Se la llevaron. Me despido de ella con la mirada más alegre de que soy capaz. Quizá no fue tan alegre. No lo sé.

Son las cuatro. ¿Amanece? ¿No amanece? Las ventanas cubiertas no me dan respuesta. Y la muerte todavía no llega. ¿Debo ir a su encuentro? Pero, ¿cómo?

He golpeado a alguien y caí al suelo.

Me dan patadas. Me pisotean. Sí, ahora el fin vendrá rápidamente. El comisario vestido de negro me levanta por la barba, riéndose con satisfacción mientras me muestra sus manos llenas de los pelos arrancados de mi barba. Es realmente cómico. Ya no siento ningún dolor.

Las cinco, las seis, las siete, las diez. Mediodía. Los obreros van y vienen del trabajo; los niños van y vienen de la escuela, en los comercios se vende, en las casas se cocina. Acaso, en este momento, mi madre se acuerde de mí. Quizá ya los camaradas sepan de mi detención y tomen medidas de seguridad.

Y si yo hablara… No, no teman, no lo haré, confíen en mi. Después de todo, mi fin ya no puede estar lejano. Esto ahora es sólo un sueño, una pesadilla febril: los golpes llueven, los esbirros me refrescan con agua. Y nuevos golpes. Y otra vez: “¡habla! ¡habla! ¡habla!” y aún no consigo morir. Mamá, papá: ¿por qué me han hecho tan fuerte?

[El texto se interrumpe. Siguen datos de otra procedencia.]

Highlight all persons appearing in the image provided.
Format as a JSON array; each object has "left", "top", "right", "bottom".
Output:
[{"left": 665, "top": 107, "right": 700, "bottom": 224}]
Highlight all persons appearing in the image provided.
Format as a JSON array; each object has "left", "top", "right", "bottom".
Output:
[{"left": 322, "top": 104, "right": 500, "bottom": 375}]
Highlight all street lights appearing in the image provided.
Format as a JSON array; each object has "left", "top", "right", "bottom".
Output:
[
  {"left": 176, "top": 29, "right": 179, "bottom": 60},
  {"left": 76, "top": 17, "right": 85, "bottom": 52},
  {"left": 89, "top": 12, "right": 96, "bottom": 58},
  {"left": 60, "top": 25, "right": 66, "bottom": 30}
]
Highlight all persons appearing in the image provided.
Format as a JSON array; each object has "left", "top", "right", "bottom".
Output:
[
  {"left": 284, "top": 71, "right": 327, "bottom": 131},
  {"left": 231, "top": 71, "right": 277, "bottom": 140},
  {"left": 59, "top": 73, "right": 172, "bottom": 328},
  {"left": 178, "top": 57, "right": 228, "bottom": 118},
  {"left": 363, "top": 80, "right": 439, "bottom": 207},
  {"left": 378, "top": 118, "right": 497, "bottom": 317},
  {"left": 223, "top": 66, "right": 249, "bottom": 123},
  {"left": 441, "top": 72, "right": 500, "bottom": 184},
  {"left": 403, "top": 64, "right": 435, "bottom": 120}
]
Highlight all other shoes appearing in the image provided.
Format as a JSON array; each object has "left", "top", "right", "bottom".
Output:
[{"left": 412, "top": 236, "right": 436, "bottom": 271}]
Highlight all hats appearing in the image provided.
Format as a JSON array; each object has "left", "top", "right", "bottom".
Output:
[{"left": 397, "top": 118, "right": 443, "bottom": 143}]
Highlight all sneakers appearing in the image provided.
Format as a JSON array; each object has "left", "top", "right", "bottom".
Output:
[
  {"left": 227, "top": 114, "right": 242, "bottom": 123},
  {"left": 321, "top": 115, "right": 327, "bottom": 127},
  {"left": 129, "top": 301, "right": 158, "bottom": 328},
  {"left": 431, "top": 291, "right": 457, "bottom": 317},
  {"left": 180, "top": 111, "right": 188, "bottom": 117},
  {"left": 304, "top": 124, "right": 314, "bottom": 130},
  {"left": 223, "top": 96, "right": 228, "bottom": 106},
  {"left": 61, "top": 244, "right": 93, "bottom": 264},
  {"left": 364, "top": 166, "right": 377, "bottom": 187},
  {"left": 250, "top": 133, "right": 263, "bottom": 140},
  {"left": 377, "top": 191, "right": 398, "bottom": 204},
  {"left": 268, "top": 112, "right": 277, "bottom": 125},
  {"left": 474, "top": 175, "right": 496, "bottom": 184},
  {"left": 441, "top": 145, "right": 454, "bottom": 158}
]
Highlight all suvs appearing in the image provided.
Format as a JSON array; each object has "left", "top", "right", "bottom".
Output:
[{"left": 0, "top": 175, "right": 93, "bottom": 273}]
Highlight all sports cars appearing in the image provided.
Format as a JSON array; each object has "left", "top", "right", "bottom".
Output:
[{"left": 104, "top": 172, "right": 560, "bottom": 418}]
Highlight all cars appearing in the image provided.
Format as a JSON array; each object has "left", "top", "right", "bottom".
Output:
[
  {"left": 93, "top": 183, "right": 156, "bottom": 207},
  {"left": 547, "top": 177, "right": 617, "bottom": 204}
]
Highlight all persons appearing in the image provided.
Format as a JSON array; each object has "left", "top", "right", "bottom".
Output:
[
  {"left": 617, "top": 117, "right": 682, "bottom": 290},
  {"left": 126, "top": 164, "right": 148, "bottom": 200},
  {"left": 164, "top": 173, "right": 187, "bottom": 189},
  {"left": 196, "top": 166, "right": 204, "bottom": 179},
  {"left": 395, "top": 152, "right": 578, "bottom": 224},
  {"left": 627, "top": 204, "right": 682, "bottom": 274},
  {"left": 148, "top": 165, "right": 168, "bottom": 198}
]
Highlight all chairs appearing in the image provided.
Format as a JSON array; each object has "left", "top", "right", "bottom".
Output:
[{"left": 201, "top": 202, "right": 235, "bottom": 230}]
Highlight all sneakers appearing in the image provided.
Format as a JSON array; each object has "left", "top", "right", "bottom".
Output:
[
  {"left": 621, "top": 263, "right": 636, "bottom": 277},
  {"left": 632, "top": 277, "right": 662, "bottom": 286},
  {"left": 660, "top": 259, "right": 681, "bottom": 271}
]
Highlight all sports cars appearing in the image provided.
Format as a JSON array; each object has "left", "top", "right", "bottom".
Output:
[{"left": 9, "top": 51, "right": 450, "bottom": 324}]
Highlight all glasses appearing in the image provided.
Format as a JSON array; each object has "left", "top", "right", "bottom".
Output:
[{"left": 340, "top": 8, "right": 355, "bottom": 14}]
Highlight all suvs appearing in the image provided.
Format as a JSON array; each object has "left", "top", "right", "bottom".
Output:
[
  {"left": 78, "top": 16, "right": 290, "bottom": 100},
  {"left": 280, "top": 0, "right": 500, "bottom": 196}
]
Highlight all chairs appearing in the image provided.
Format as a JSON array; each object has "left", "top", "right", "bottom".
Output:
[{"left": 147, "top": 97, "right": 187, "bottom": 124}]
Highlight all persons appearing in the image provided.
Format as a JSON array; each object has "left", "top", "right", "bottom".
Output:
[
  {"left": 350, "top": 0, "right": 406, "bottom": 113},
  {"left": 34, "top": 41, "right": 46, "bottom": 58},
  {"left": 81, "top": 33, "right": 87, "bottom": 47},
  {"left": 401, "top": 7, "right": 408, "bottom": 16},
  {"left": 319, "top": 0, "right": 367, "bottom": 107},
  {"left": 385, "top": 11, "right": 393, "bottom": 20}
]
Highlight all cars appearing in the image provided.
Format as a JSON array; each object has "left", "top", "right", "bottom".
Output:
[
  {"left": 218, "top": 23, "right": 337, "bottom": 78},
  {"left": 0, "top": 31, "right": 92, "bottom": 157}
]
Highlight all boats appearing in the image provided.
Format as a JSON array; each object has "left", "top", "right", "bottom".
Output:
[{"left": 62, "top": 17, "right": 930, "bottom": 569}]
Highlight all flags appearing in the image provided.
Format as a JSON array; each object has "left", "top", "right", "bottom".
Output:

Las cinco de la tarde. Todo el mundo está ya fatigado. Los golpes ahora sólo caen de tanto en tanto; esto ya es sólo por inercia. Y de súbito oigo desde lejos, desde muy lejos, una voz suave, dulce, tierna como una caricia:

—Er hat schon genug5

Más tarde me hallo sentado ante una mesa que aparece y desaparece de mi vista. Alguien me da de beber. Alguien me ofrece un cigarrillo que no puedo sostener y alguien intenta ponerme los zapatos y dice que es imposible. Después, medio que me cargan escaleras abajo, hasta un automóvil. Arrancamos. Durante el viaje me encañonan de nuevo con las pistolas: es como para reír. Pasamos junto a un tranvía adornado con flores blancas. Un tranvía de bodas. Pero quizá sólo sea una pesadilla o acaso la fiebre o tal vez la agonía o la propia muerte. Siempre pensé que la agonía era una cosa difícil; pero esto no tiene nada de difícil: es algo vago y sin forma, ligero como la pluma. Basta un soplo para que todo termine.

¿Todo? No, todavía no. Porque de nuevo estoy de pie. Verdaderamente, estoy de pie; yo solo, sin el apoyo de nadie. Ante mí se alza una pared de un amarillo sucio, salpicada de… ¿de qué? Parece sangre… Sí, es sangre. Levanto un dedo e intento extenderla…Lo consigo…Sí, está fresca. Es mi sangre…

Por detrás, alguien me golpea en la cabeza y me ordena levantar las manos y hacer genuflexiones. A la tercera caigo…

Un alto SS se inclina sobre mí y me da de patadas para que me levante. Es inútil. Alguien ne lava otra vez y de nuevo estoy sentado. Una mujer me da una medicina y me pregunta dónde me duele. Y entonces parece como si todo el dolor se concentrase en mi corazón.

—Tú no tienes corazón —me dice el alto SS.

—Sí, lo tengo —le respondo. Y de golpe me siento orgulloso porque he sido lo suficientemente fuerte para salir en defensa de mi corazón.

Después, todo desaparece ante mis ojos: el muro, la mujer con el medicamento, el alto SS…

Ante mí se abre la puerta de una celda. Un SS gordo me arrastra a su interior, arranca los girones de mi camisa, me tiende sobre el jergón, palpa mi cuerpo hinchado y ordena que me apliquen compresas.

—Mira —le dice al otro moviendo la cabeza—, mira lo que saben hacer.

Y una vez más desde lejos, desde muy lejos, oigo una voz suave y dulce, tierna como una caricia:

—No aguantará hasta mañana.

Dentro de cinco minutos, el reloj marcará las diez. Es una hermosa y cálida noche de primavera, la del 25 de abril de 1942.

2 Derecho Rojo, órgano del Partido Comunista de Checoslovaquia

3 “Manos en alto”. En alemán en el original.

4 “En marcha”. En alemán en el original.

5 “Ya tiene lo suyo”. En alemán en el original.